Mencari Solusi Berkelanjutan
Mengatasi polemik zonasi PPDB memerlukan pendekatan komprehensif yang tidak hanya berfokus pada sistem penerimaan siswa semata, melainkan juga pada akar masalahnya: ketidakmerataan kualitas pendidikan. Pertama, pemerintah daerah harus serius dalam melakukan pemerataan pembangunan fasilitas dan infrastruktur sekolah di seluruh wilayah, tidak hanya di area-area strategis. Ini termasuk penyediaan sarana dan prasarana belajar yang memadai, laboratorium, perpustakaan, hingga fasilitas olahraga yang setara.
Kedua, peningkatan kualitas dan distribusi guru yang merata menjadi kunci. Program pelatihan dan pengembangan profesional guru harus digalakkan di semua sekolah, termasuk di daerah yang kurang diminati. Kebijakan insentif bagi guru yang bersedia mengajar di daerah terpencil atau sekolah yang kurang populer juga perlu dipertimbangkan untuk menarik tenaga pengajar berkualitas ke seluruh penjuru negeri. Rotasi guru secara berkala dengan mempertimbangkan kompetensi dan kebutuhan sekolah juga dapat membantu pemerataan.
Ketiga, transparansi dan pengawasan yang ketat dalam proses PPDB sangat dibutuhkan untuk mencegah praktik kecurangan. Pemanfaatan teknologi digital dengan sistem yang anti-fraud dan verifikasi data yang akurat dapat meminimalkan manipulasi. Edukasi kepada masyarakat mengenai tujuan dan mekanisme zonasi juga penting agar masyarakat memiliki pemahaman yang sama dan tidak mudah terprovokasi informasi yang keliru.
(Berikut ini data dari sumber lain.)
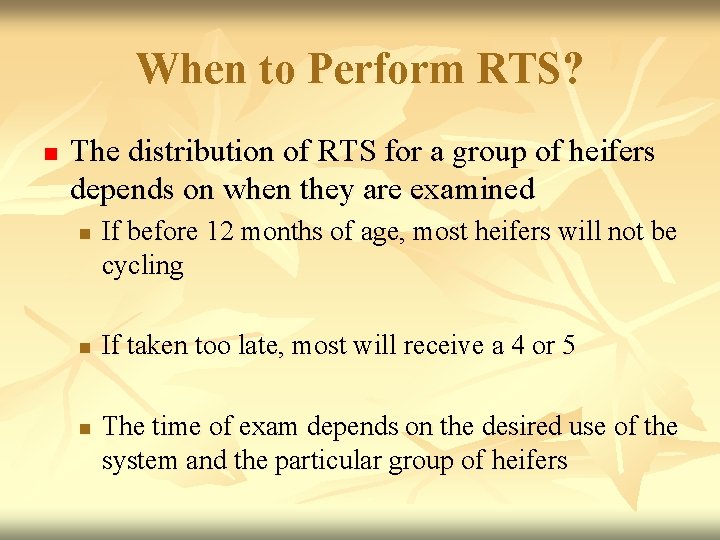 When to Perform RTS?

The distribution of RTS for a group of heifers depends on when they are examined

If before 12 months of age, most heifers will not be cycling

If taken too late, most will receive a 4 or 5

The time of exam depends on the desired use of the system and the particular group of heifers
Terakhir, perlu adanya dialog konstruktif antara pemerintah, pakar pendidikan, orang tua, dan masyarakat untuk terus mengevaluasi dan memperbaiki sistem zonasi. Mempertimbangkan jalur-jalur penerimaan lain seperti jalur prestasi dan afirmasi dengan porsi yang jelas dan adil juga dapat menjadi pelengkap untuk memastikan bahwa siswa dengan potensi luar biasa atau dari keluarga prasejahtera tetap mendapatkan kesempatan yang layak.
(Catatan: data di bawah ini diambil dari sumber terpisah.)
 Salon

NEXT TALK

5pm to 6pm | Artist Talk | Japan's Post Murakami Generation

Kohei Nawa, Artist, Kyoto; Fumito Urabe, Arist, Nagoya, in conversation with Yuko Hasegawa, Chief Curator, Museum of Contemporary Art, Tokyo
- Sistem PPDB zonasi bertujuan pemerataan akses pendidikan, namun kerap memicu polemik akibat implementasi yang tidak ideal.
- Realitas di lapangan menunjukkan masih adanya ketidakmerataan kualitas sekolah dan praktik manipulasi data domisili.
- Dampak sosial mencakup stres orang tua dan sorotan tajam terhadap kesenjangan mutu pendidikan antar sekolah.
- Solusi berkelanjutan membutuhkan pemerataan fasilitas, peningkatan kualitas serta distribusi guru di seluruh wilayah.
- Transparansi dan pengawasan ketat, didukung dialog konstruktif, krusial untuk memperbaiki sistem PPDB.